Là où cette mise en scène se révèle peu payante, c’est dans la façon dont Belkadhi déroule la désagrégation de son protagoniste en prenant une liberté avec le réel. Le périple de Kaïs, aussi mental et psychologique soit-il, a tout d’une descente aux enfers par paliers successifs que chaque scène rend un peu plus impénétrable : presque tout y passe, des manies à la dérobée aux troubles de la perception, comme si l’instabilité faisait office de prétexte à injecter une ombre de folie à chaque plan. Mais c’est quand il y met toute l’ambivalence clivante d’une paternité non-voulue que le film expose ses grossières coutures, et ne retient de l’enfer que l’envers. Brossé en circuit quasi-fermé, porté par une interprétation qui s’essaie du côté de l’élan freiné et dévié, ce périple est l’occasion d’une métamorphose à laquelle nous assistons derrière la façade. Si elle ne verse pas dans l’étude de caractère, cette percée vers la maladie pêche par la compilation expéditive de certaines caractérisations de la psychose. En délaissant l’observation des symptômes au profit d’un tableau clinique inutilement dressé au complet, le film rend la tangente qu’il fait prendre au personnage trop démonstrative pour convaincre et la prive du décollement escompté.

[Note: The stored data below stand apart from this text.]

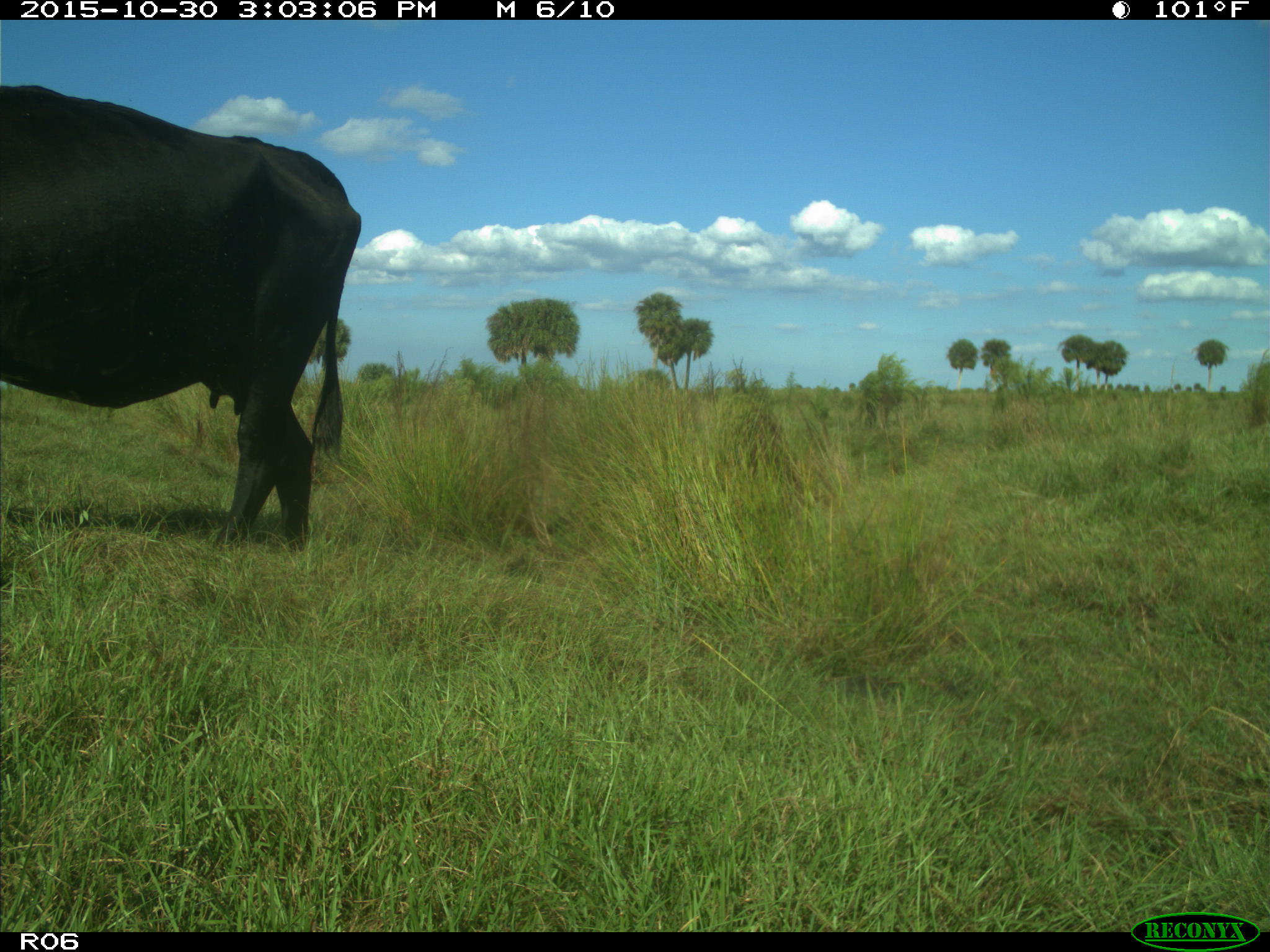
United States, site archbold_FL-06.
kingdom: Animalia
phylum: Chordata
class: Mammalia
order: Artiodactyla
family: Bovidae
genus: Bos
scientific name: Bos taurus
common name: domestic cow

On objectera peut-être que c’est cet aspect-là, dans Communion, qui fait de la maladie mentale un terrain fertile de fiction. Le problème, c’est que le film, barricadé derrière son sujet délivreur de sens, finit par ployer – à la même vitesse que son protagoniste – sous le poids de ses propres intentions qu’il a pourtant su au départ tenir à distance. C’est sur cette difficulté que bute souvent Belkadhi. Mais par-delà cette limite, on objectera encore qu’il y a surtout un fait de production : certes, faire du cinéma par temps de Covid-19 ne devrait pas être une disgrâce, un cinéma pour lequel les fins qui justifient ses moyens du bord se passent de toute justification. Si, d’un film à l’autre, le réalisateur témoigne de la variété de sa palette, il n’en reste pas moins tributaire d’un réflexe qui, semble-t-il, a la peau dure : un thématisme de poche qui porte sa manière de faire du cinéma, où l’idée de film est souvent réduite à sa part allégorique. Prisant les poudres d’escampette, Communion échappe-t-il pour autant à ce réflexe ? Pas tout à fait sûr.